Until you can see the full results of our trip, take a minute and read one of these articles to understand more of what is going on in Kaua’i:

http://www.huffingtonpost.com/maggie-sergio/gmo-pesticide-experiments_b_3513496.html

http://www.huffingtonpost.com/maggie-sergio/gmo-pesticide-experiments_1_b_3649358.html?view=screen

http://www.civilbeat.com/2013/10/20066-does-hawaiis-failure-to-enforce-pesticide-use-justify-kauais-action/

  • Etienne P-c

    I`ve just returned from a 10 days journey on the island and I second the choice of your subject. Anyone traveling to this destination with a flight ticket and a backpack will be immersed into the reality of this subject, respectfully and ferociously defended by the local community. The world travelers are welcomed to this land of paradise and are invited to participate to the safeguard of the natives land. Signs like ”No GMO” are everywhere and the population is the reflection of the constant battle of the land against pesticides and chemicals used on the farms by the corporations. You have bio farms workers sharing their fear of seeing the GMO`s spreading and invading their crop. I`ve assisted to a local night where the present mayor was there and local people speaking their mind to defend the same wisdom against a man who is known for his ”Pro GMO” campaign. The world needs to know this story, and for this, I want to thank your team for putting together this adventure. I couldn`t have done it better than your team of artists and for that I am thankful.

  • Melba Toast

    OK. I’ve watched AINA three times now and want to compliment you on the films excellent aerial shots and macro shots. Truly top rate and makes me want to hire you for my next tourism video.

    Your story telling skills however needs some serious work. AINA comes across as a propaganda film. I’ve lived on and off in Kauai for over 5 years so I’m acquainted with the isle quite well; particularly the west side (I have a place in Waimea).

    The problem is you fail to balance your argument about pesticides or Monsanto/Dupont with interviews from the opposing viewpoint.

    A brief clip of 1940s DDT spraying and a story from 2006 with some Waimea kids (close up on their “sad eyes”) and no follow thru. You appear manipulative with deliberate glossing over of the facts.

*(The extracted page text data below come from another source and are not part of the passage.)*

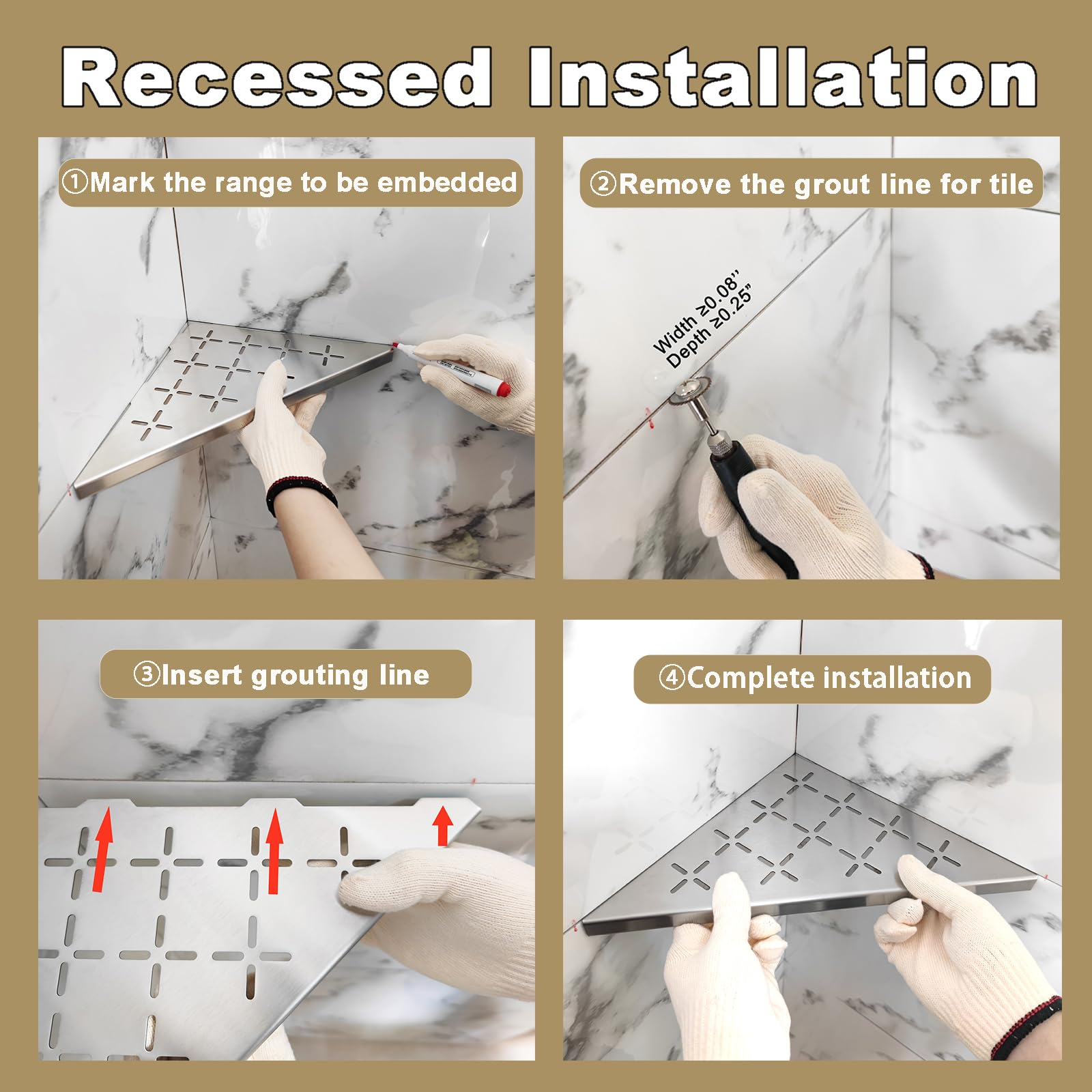 Recessed Installation

①Mark the range to be embedded

②Remove the grout line for tile

Width ≥0.08"
Depth ≥0.25"

③Insert grouting line

④Complete installation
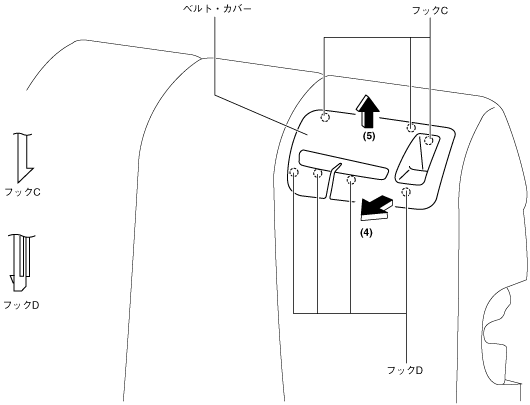 ベルト・カバー

フックC

(5)

フックC

(4)

フックD

フックD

    And what is your point exactly. That pesticides are “bad”? If so where are your stats about that? Pesticides have been a compelling factor in increasing agricultural productivity – not cancer. In fact Agro firms consistently argue that they want to feed the world. Again – you did not follow through on proving your point. Facts; not slow motion close ups make the case.

    And about the “4 major” Agro firms on Kauai – you failed to explain how exactly they got the rights to operate on Kauai. Did they buy the land? Did they lease it from the Sinclair or Robinson family (who own 80% of the island). Why didn’t you go after that angle? If the gov’t leased it to the agro-firm then take the vote to the people. It should be an easy evict if you put that on the ballot; or better yet tackle the issue of the selfishness of the Sinclairs and Robinsons.

    And if you truly “care” about Kauai – why on earth did you not mention that the US military is basically using Polihale (in the cliffs) as a storage facility for explosives. They have enough bombs tucked away to sink the island.

    Unfortunately this is the fatal flaw of AINA; it is a one sided viewpoint and that makes you two, Dave and Josh no different that the industrialists trying to pull a fast one over the public. Your intentions may be good but you fail to be fair.

    And one final comment which is a bit philosophical.

    AINA talks about Hawaiian “ancestors” and the importance of protecting that heritage. And you contrast that starkly with Agro industrialists killing the traditional “organic” heritage of true Kauai/ Hawaiʻi. Did you consider the irony that the first Polynesians arrived in Hawaiʻi in the 4th century from the Marquesas, and were followed by Tahitians in AD 1300, who then conquered the original inhabitants. We’re talking genocide (ie. Where are the Menhune?). All your nostalgia about preserving ancestral ways neglects to mention that murderous bloody Hawaiian heritage. And now your narrative is about gentle earth loving Hawaiian’s “battle” with the evil Agro firms. Perhaps you reap what you sow; it just takes a while. Now that would be a profound message.